Wednesday 21 March 2012

Tools

Looking down into the cribs and settling you eyes on your very own babies is one of the most rewarding, unsettling and indescribable feelings in the world. The day you get to swaddle them and take them home is a day forever ensconced in memories as the day your life really changes.

My babies of course of my MX12 400 watt mixer/amp, 2 12-inch passive sub-woofers, and 2 Seinheiser mics (with stands and cords!).

There is little feeling greater than when all of the fantastic things you love in life are surrounding you at once. Driving through the city I love, with the man I love next to me, the sunshine in my face and the meter creeping up on the cab back from Long and McQuade with my NEW AWESOME EQUIPMENT IN THE TRUNK!!!!

So a big deal was made about this stuff. It's just stuff. But once I got it home and really saw what it was, it became more than a few chunks of fabric and metal and dials and cords. It felt like potential. SHIT GOT REAL as we say in the hood.

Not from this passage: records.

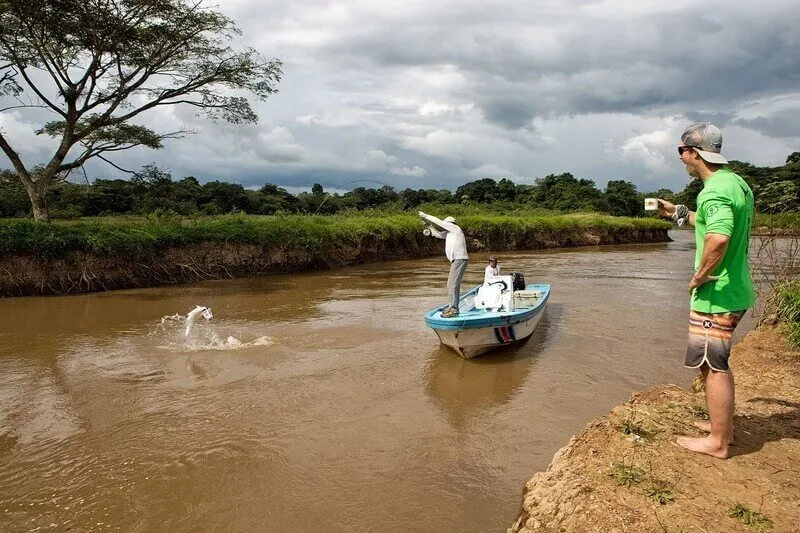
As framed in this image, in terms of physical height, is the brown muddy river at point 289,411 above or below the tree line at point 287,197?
below

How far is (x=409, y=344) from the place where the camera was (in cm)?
915

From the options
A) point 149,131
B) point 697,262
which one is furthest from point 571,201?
point 697,262

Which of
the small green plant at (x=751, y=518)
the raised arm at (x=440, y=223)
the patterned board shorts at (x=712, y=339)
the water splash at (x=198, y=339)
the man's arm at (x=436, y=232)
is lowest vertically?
the water splash at (x=198, y=339)

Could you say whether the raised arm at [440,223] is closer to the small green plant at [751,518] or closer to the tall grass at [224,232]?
the small green plant at [751,518]

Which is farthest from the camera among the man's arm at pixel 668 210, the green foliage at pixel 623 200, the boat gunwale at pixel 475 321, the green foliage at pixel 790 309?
the green foliage at pixel 623 200

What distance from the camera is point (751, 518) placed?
264cm

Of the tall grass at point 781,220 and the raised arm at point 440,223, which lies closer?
the tall grass at point 781,220

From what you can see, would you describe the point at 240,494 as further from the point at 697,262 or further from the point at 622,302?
the point at 622,302

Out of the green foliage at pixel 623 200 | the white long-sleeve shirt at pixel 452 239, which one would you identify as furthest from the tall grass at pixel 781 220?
the green foliage at pixel 623 200

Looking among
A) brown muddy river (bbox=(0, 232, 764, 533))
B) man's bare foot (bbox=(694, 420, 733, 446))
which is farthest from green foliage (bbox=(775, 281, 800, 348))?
man's bare foot (bbox=(694, 420, 733, 446))

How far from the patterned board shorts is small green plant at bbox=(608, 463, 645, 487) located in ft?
2.52

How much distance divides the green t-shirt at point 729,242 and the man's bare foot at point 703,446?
86 centimetres

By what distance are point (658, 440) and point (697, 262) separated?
1255 mm

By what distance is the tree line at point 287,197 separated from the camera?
18.1m
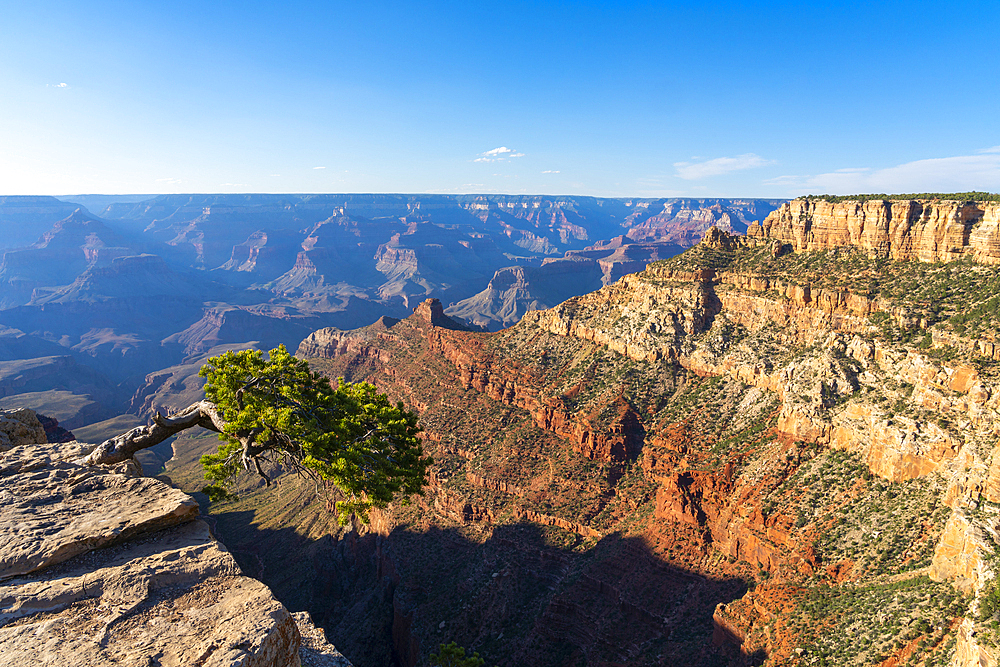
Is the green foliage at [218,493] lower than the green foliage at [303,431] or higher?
lower

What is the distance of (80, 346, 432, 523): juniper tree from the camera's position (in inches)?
960

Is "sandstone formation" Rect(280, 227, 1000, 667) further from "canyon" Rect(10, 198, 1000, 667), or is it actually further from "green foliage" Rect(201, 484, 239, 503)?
"green foliage" Rect(201, 484, 239, 503)

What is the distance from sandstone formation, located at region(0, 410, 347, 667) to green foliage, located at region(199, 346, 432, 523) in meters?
3.97

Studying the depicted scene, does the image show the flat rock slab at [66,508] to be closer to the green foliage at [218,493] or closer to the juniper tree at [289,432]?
the juniper tree at [289,432]

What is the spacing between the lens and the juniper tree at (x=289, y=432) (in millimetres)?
24375

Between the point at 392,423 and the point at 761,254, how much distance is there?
280ft

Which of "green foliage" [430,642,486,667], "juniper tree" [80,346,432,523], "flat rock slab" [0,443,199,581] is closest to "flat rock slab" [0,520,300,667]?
"flat rock slab" [0,443,199,581]

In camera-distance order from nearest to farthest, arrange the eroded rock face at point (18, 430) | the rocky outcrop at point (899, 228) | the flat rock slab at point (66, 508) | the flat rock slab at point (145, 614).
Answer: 1. the flat rock slab at point (145, 614)
2. the flat rock slab at point (66, 508)
3. the eroded rock face at point (18, 430)
4. the rocky outcrop at point (899, 228)

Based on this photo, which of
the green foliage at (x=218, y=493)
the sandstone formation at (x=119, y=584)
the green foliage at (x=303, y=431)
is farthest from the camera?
the green foliage at (x=218, y=493)

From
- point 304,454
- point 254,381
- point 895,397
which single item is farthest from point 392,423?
point 895,397

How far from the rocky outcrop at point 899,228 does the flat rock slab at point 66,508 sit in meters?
91.4

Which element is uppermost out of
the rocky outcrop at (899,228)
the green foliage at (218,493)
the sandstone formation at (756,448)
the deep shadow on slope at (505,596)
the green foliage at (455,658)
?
the rocky outcrop at (899,228)

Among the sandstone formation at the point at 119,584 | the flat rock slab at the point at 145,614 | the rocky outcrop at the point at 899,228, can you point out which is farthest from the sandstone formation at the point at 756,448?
the sandstone formation at the point at 119,584

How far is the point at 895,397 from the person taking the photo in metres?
56.4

After a fantastic evening of more detail planning and still yet no real feelings of terror (I'm saving it all for the first night), I played around with some tunes and got to know my newest arrivals.

They sound delicious.

So I went out to another open mic night which I love, at the Old Nick, and saw everything very differently. Their host is fantastically fluid, organized and impossibly cool. She knows everybody, and every kind of musician stereotype was there, though they all seemed so genuine and sincere in their craft. I even had a brush of celebrity, meeting the frontman behind a fantastic jazz funk band I saw in a jazz fest this past summer. Apparently all the good musicians live on the Danforth :) hint hint.

My time there watching the dynamics of an open stage further confirmed my belief in this concept and in my innate ability to do this. I try to avoid it but- like many artists and entertainment folks- it also has a lot to do with me not being able to do anything else.